In Ticino è stata lanciata un’iniziativa che chiede una soglia al numero di dipendenti pubblici. L’idea è di limitarli all’1,3% della popolazione. Secondo lei è una buona idea?
«Ogni burocrazia ha la tendenza a crescere da sola.Questo sviluppo è stato descritto per la prima volta dall’economista Adolf Wagner nel XIX secolo con il titolo di legge della crescita della spesa statale. È ben documentata nella letteratura scientifica. In questo contesto, limitare l’amministrazione pubblica attraverso una norma astratta organizzata dinamicamente ha perfettamente senso. Spetta al sovrano del rispettivo ente locale di decidere come debba essere esattamente questa regola.

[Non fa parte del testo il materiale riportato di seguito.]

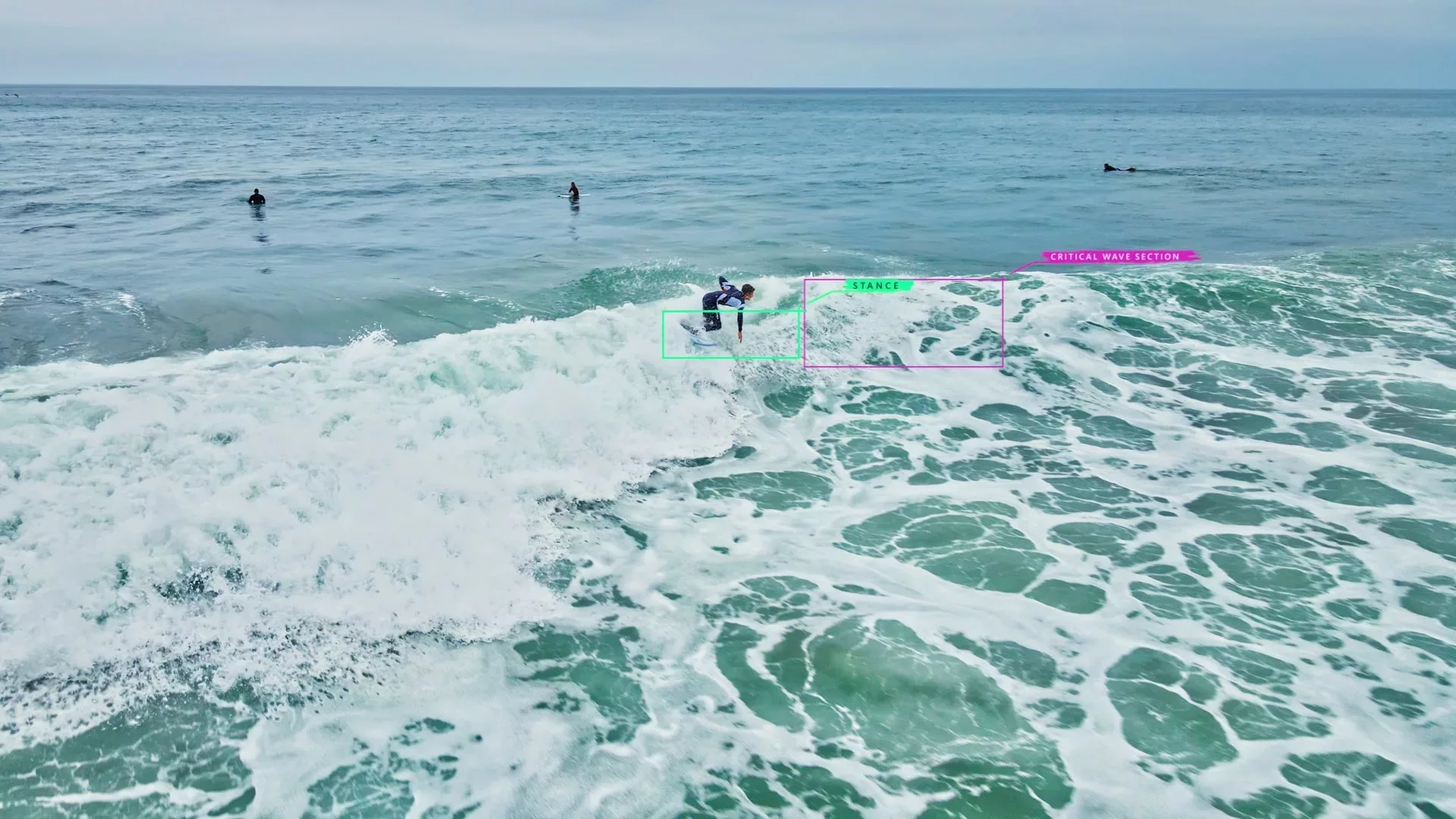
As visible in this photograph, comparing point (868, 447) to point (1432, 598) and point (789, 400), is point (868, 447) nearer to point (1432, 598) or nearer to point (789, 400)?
point (789, 400)

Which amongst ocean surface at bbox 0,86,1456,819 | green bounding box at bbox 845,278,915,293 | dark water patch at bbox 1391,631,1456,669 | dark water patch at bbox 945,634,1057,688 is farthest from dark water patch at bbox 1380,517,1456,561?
green bounding box at bbox 845,278,915,293

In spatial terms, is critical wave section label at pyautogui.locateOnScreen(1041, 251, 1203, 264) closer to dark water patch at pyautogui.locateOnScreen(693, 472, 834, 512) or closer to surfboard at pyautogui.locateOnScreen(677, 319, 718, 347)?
surfboard at pyautogui.locateOnScreen(677, 319, 718, 347)

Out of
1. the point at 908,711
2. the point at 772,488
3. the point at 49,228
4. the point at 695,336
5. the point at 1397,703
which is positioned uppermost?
the point at 49,228

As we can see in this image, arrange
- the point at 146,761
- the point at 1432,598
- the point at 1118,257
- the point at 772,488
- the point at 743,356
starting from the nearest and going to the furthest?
1. the point at 146,761
2. the point at 1432,598
3. the point at 772,488
4. the point at 743,356
5. the point at 1118,257

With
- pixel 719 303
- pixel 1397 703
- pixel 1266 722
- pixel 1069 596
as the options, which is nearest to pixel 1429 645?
pixel 1397 703

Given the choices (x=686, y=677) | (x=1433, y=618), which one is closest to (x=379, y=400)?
(x=686, y=677)

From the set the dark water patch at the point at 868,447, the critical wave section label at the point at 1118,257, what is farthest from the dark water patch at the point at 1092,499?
the critical wave section label at the point at 1118,257

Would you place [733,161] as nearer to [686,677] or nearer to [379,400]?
[379,400]
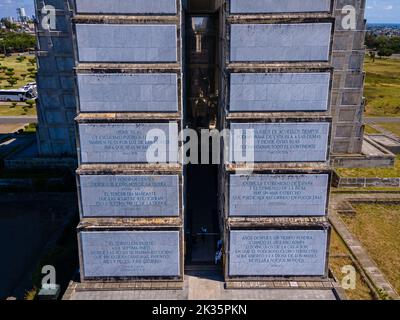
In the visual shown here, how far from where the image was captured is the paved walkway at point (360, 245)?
27.3 m

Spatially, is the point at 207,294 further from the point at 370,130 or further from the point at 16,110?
the point at 16,110

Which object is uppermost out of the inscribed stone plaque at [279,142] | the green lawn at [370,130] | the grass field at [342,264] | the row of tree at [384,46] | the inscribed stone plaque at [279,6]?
the inscribed stone plaque at [279,6]

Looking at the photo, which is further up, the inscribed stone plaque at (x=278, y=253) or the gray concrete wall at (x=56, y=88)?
the gray concrete wall at (x=56, y=88)

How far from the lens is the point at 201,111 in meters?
40.4

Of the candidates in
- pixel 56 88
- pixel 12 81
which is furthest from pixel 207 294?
pixel 12 81

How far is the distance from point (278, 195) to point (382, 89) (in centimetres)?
8846

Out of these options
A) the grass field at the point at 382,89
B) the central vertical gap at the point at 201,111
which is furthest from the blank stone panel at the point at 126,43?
the grass field at the point at 382,89

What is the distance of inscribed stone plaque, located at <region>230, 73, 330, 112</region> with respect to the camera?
2355 centimetres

Sarà interessante vedere come decideranno gli elettori ticinesi dopo che di recente un’iniziativa popolare simile è stata respinta per poco nel canton Soletta».
Lei ritiene di pagare troppe tasse? Chi paga troppe tasse in Svizzera?

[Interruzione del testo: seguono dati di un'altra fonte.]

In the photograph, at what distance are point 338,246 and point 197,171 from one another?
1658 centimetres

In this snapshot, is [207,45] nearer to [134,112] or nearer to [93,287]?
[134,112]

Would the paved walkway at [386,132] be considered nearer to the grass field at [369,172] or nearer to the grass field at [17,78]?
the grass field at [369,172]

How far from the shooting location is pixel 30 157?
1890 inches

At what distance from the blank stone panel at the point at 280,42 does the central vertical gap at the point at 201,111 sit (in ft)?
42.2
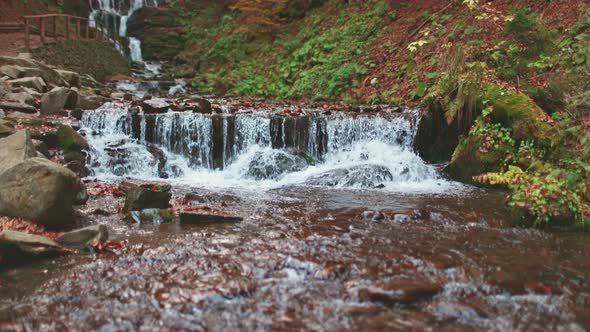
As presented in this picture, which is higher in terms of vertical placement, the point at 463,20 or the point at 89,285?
the point at 463,20

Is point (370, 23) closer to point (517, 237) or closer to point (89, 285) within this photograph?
point (517, 237)

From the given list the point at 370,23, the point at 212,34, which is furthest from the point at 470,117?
the point at 212,34

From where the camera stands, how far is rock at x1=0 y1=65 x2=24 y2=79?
12.8 m

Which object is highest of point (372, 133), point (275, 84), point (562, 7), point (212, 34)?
point (212, 34)

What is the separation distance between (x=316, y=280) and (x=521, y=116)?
232 inches

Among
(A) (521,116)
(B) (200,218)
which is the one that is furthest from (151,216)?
(A) (521,116)

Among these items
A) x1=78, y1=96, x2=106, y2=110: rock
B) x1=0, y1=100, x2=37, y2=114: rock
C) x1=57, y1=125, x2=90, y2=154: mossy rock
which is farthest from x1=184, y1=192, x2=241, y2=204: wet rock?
x1=0, y1=100, x2=37, y2=114: rock

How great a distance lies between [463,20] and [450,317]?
40.8ft

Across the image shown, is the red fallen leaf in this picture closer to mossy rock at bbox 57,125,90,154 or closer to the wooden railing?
mossy rock at bbox 57,125,90,154

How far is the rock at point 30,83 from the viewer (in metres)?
12.3

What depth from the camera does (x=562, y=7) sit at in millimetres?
11148

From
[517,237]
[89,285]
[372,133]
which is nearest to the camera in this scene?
[89,285]

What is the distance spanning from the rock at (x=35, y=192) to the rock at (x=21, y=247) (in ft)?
2.54

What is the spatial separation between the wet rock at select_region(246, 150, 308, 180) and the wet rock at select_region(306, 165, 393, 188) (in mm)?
894
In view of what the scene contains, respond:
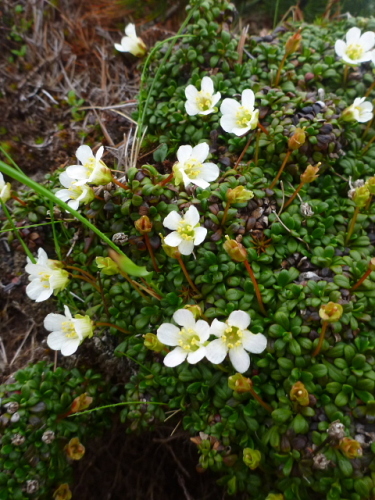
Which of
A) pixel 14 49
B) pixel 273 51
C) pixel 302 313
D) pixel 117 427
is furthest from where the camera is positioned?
pixel 14 49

«La mia sensibilità personale non conta qui. Una cosa è chiara. In Svizzera, le persone di successo economico pagano molte tasse grazie al sistema fiscale progressivo. Il 10% delle persone che guadagnano molto paga circa il 55% delle tasse totali. Si può quindi dire che la ridistribuzione dall’alto verso il basso è massiccia. Il minimo che ci si possa aspettare alla luce di questo fatto è un po’ di gratitudine da parte di coloro che beneficiano della ridistribuzione. E un po’ di orgoglio da donatore da parte di chi lavora molto, guadagna molto e quindi dà anche molto».
E per la sanità ritiene di pagare troppo?
«Il nostro sistema sanitario è uno dei migliori e, allo stesso tempo, dei più costosi al mondo. Gli incentivi sono sbagliati. Nessuno è incentivato a risparmiare, né i medici, né gli ospedali, né i clienti. Questa situazione deve cambiare».
Come?
«L’ex consigliere federale Pascal Couchepin ha proposto l’idea di una tassa di ambulatorio. Chiunque vada dal medico paga 30 o 50 franchi, a meno che non si tratti di un’emergenza. Studi condotti in Germania dimostrano che questa misura scoraggia i pazienti dal recarsi dal medico per casi minori. Tuttavia, è chiaro che questo sarebbe solo un primo piccolo passo. Secondo gli studi condotti in Svizzera, il potenziale di aumento dell’efficienza ammonta a circa il 20% di tutti i costi sanitari, un valore non indifferente».